━━ Excerpted data

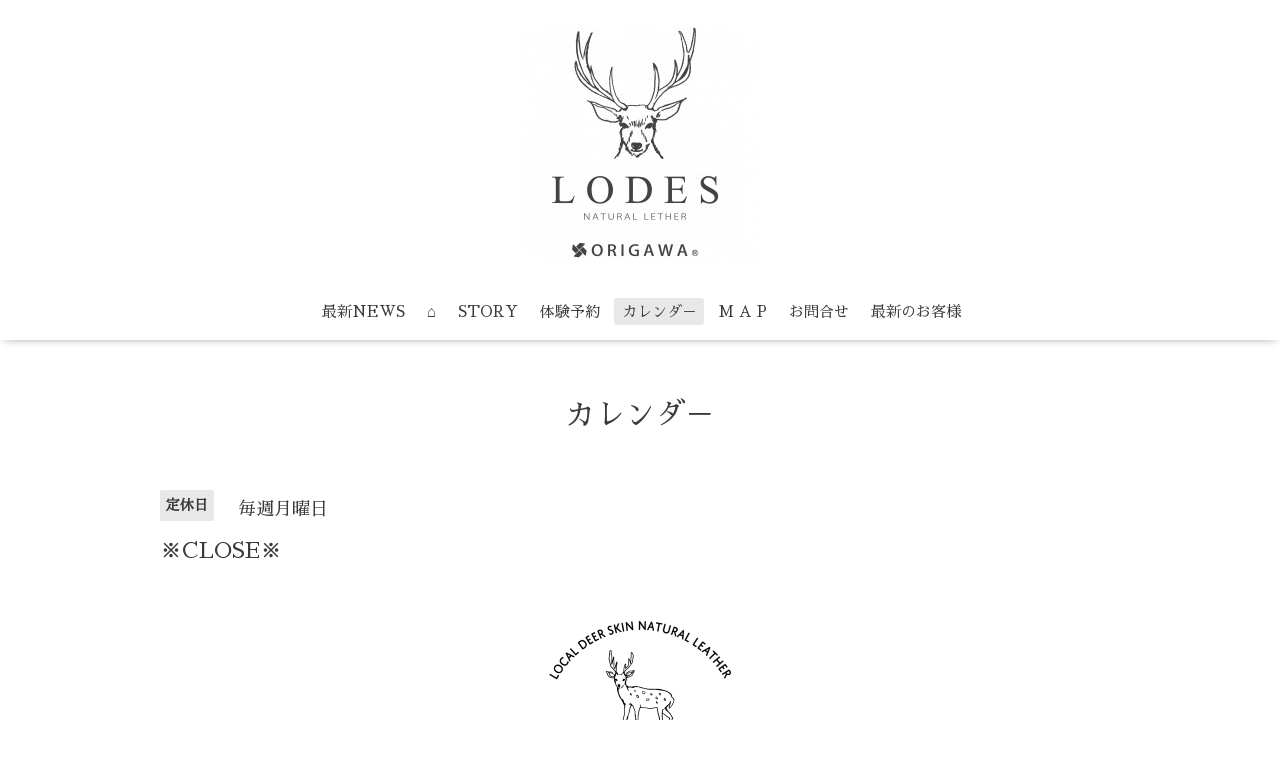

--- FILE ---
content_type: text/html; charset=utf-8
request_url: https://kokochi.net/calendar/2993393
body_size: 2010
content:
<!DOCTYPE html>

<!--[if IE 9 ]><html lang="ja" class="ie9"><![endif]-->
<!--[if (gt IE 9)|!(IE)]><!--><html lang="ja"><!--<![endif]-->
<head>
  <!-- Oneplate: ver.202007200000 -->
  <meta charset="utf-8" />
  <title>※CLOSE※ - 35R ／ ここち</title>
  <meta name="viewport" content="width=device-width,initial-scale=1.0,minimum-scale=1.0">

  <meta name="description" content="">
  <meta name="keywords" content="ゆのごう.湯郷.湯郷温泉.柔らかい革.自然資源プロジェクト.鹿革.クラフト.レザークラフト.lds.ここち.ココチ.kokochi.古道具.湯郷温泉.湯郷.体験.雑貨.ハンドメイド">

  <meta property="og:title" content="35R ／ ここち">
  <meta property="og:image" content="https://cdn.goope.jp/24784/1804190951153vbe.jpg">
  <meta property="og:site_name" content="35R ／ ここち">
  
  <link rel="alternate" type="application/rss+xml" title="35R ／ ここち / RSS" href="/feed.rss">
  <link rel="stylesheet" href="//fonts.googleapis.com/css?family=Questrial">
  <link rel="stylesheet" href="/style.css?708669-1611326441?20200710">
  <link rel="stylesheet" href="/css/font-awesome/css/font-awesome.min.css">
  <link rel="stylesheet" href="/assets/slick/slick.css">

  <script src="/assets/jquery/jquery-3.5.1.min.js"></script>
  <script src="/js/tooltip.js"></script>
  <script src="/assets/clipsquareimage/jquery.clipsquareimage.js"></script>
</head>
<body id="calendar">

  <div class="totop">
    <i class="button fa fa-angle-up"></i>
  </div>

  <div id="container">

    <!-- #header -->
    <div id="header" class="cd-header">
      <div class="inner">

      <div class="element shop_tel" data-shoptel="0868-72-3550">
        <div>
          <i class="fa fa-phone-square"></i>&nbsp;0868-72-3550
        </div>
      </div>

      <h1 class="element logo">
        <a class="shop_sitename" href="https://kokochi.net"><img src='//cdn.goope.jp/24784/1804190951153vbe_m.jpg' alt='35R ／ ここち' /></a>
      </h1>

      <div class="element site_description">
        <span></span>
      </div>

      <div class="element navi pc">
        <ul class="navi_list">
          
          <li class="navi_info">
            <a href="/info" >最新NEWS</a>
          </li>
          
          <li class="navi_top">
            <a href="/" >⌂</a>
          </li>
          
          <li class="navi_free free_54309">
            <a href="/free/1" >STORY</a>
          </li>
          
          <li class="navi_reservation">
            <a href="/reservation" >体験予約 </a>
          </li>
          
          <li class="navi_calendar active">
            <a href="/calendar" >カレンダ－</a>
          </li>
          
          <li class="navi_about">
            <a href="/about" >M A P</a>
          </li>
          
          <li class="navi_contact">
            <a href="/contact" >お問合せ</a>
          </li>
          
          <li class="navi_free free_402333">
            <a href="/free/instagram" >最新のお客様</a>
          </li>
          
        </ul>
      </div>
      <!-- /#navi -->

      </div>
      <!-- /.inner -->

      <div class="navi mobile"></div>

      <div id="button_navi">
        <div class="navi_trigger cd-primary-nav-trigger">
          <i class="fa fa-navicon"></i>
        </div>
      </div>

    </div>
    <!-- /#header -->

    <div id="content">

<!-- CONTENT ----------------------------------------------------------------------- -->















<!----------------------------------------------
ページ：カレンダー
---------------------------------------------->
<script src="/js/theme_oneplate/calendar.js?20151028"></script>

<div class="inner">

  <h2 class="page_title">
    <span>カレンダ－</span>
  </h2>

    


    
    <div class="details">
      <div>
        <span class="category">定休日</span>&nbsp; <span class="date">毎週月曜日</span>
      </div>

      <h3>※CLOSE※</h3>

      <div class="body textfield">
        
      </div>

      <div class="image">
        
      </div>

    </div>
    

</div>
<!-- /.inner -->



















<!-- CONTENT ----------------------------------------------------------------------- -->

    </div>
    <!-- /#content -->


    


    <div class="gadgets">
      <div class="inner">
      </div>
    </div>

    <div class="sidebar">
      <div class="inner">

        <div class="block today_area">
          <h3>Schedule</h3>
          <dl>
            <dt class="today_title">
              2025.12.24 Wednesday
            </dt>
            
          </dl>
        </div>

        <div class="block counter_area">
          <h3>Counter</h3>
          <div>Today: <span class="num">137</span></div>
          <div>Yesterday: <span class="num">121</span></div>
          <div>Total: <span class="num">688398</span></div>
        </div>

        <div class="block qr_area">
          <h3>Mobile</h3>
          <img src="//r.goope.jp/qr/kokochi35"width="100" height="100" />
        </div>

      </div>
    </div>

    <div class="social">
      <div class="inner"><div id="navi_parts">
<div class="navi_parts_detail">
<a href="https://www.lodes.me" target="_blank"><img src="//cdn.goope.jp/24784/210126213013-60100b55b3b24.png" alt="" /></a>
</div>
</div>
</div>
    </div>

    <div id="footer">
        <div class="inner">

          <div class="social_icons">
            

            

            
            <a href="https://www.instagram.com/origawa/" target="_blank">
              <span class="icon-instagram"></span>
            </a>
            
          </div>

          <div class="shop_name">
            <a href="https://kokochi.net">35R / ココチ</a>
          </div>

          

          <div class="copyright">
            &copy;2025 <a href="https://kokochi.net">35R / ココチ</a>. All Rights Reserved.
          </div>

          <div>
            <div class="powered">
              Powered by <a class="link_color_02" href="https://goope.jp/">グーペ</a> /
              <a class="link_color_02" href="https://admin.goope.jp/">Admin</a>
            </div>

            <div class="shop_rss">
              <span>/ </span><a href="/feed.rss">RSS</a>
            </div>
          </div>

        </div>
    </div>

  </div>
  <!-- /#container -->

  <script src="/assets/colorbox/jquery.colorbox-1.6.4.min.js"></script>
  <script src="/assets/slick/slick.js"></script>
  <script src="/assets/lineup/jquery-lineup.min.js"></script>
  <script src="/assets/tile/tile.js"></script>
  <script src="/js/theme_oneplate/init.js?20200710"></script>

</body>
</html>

━━━━
━━ Excerpted data

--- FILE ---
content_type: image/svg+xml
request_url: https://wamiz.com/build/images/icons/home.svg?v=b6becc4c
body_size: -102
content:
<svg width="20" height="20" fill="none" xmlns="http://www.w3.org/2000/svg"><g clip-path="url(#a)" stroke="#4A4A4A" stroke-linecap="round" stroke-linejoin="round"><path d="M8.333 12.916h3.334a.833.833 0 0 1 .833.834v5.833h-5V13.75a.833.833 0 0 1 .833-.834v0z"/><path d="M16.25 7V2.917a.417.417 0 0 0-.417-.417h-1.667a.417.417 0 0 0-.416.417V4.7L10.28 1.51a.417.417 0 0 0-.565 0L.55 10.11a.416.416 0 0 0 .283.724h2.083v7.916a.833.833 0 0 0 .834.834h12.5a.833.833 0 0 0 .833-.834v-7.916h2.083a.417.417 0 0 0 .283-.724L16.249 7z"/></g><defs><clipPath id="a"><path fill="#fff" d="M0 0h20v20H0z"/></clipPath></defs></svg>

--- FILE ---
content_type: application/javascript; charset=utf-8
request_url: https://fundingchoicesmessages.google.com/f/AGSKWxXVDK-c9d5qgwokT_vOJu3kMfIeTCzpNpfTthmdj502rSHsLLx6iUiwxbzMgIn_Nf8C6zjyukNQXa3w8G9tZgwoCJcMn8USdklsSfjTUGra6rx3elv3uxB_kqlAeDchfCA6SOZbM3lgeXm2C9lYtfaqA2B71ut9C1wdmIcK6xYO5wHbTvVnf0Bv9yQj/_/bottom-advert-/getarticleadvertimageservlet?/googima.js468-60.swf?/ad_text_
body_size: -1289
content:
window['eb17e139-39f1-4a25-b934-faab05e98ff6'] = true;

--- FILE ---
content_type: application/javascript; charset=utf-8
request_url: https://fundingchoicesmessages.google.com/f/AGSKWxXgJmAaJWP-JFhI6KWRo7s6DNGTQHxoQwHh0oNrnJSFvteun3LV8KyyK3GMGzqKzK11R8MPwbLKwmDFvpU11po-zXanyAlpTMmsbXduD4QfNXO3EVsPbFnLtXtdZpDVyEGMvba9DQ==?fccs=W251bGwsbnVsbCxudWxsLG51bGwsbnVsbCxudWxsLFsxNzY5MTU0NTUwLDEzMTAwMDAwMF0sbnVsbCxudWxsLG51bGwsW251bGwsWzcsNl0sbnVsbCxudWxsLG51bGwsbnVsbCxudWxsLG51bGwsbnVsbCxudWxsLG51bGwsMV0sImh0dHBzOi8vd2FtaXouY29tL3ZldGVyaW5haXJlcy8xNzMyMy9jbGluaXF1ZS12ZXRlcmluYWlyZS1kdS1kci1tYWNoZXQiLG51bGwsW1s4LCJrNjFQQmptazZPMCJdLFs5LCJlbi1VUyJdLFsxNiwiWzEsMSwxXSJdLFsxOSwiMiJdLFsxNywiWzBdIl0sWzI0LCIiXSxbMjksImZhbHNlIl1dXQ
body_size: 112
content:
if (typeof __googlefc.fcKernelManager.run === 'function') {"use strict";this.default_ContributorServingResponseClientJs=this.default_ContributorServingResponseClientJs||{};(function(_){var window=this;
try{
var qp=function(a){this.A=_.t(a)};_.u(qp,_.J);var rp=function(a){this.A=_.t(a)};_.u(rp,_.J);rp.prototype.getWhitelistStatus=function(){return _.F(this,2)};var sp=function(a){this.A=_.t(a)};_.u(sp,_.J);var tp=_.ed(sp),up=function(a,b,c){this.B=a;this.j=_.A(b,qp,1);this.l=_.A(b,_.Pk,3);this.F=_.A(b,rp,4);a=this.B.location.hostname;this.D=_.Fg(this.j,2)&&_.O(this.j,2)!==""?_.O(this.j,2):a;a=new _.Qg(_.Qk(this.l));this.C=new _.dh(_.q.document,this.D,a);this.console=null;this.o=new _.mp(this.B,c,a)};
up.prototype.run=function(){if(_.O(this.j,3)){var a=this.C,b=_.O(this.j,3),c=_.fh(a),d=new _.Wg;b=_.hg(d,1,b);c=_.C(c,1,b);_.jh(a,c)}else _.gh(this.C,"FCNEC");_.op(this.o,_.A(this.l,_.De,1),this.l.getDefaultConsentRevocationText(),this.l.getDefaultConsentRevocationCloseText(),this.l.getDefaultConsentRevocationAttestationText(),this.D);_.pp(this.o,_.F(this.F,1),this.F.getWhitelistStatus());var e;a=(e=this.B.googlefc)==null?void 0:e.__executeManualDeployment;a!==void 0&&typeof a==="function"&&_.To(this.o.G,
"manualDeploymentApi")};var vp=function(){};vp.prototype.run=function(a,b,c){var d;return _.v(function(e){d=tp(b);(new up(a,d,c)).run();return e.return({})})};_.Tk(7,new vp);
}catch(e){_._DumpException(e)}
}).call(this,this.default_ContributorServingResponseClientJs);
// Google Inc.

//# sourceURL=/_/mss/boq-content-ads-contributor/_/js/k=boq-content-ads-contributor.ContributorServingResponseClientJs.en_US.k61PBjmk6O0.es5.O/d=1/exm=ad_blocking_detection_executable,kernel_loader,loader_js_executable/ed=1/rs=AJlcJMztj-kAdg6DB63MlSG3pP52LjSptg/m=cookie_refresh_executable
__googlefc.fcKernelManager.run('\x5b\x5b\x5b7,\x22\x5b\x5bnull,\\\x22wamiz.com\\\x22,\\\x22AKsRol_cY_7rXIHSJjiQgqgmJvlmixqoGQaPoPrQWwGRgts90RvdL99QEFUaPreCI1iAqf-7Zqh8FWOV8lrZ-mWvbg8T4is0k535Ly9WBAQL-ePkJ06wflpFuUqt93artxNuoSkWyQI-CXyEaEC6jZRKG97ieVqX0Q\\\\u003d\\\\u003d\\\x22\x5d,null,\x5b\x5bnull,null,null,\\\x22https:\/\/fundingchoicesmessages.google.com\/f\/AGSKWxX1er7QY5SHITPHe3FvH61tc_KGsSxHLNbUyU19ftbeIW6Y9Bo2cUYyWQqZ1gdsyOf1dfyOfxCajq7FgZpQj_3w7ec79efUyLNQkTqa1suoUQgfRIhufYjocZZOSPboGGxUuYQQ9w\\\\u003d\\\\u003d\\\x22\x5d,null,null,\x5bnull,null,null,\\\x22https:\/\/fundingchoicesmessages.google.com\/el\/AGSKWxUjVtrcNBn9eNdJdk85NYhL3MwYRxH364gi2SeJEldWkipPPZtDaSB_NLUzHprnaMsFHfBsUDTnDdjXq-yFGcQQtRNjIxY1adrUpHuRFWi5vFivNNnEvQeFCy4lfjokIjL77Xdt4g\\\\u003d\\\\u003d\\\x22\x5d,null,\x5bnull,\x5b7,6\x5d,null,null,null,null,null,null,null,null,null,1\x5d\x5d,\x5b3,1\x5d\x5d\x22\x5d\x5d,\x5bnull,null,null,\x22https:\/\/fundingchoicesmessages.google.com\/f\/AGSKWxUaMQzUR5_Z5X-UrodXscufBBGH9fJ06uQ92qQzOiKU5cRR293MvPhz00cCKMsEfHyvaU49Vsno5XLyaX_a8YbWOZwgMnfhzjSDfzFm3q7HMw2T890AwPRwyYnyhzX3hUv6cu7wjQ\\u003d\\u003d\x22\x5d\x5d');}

━━━━
━━ Excerpted data

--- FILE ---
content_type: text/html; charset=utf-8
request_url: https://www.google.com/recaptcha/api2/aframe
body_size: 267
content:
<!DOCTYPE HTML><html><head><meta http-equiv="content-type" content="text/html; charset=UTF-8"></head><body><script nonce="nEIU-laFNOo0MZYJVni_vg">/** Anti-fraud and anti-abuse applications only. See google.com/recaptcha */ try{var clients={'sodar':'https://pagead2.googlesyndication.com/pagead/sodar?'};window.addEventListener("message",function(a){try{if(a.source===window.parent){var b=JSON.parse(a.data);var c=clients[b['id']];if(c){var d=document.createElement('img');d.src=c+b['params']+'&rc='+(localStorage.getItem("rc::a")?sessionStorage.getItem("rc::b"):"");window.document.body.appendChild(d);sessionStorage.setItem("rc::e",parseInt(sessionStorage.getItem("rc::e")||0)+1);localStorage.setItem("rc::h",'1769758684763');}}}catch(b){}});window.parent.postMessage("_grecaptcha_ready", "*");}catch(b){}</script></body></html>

━━━━

Please copy every line of the data that carries the string "catch".

Written answer
}catch(e){_._DumpException(e)}
<!DOCTYPE HTML><html><head><meta http-equiv="content-type" content="text/html; charset=UTF-8"></head><body><script nonce="nEIU-laFNOo0MZYJVni_vg">/** Anti-fraud and anti-abuse applications only. See google.com/recaptcha */ try{var clients={'sodar':'https://pagead2.googlesyndication.com/pagead/sodar?'};window.addEventListener("message",function(a){try{if(a.source===window.parent){var b=JSON.parse(a.data);var c=clients[b['id']];if(c){var d=document.createElement('img');d.src=c+b['params']+'&rc='+(localStorage.getItem("rc::a")?sessionStorage.getItem("rc::b"):"");window.document.body.appendChild(d);sessionStorage.setItem("rc::e",parseInt(sessionStorage.getItem("rc::e")||0)+1);localStorage.setItem("rc::h",'1769758684763');}}}catch(b){}});window.parent.postMessage("_grecaptcha_ready", "*");}catch(b){}</script></body></html>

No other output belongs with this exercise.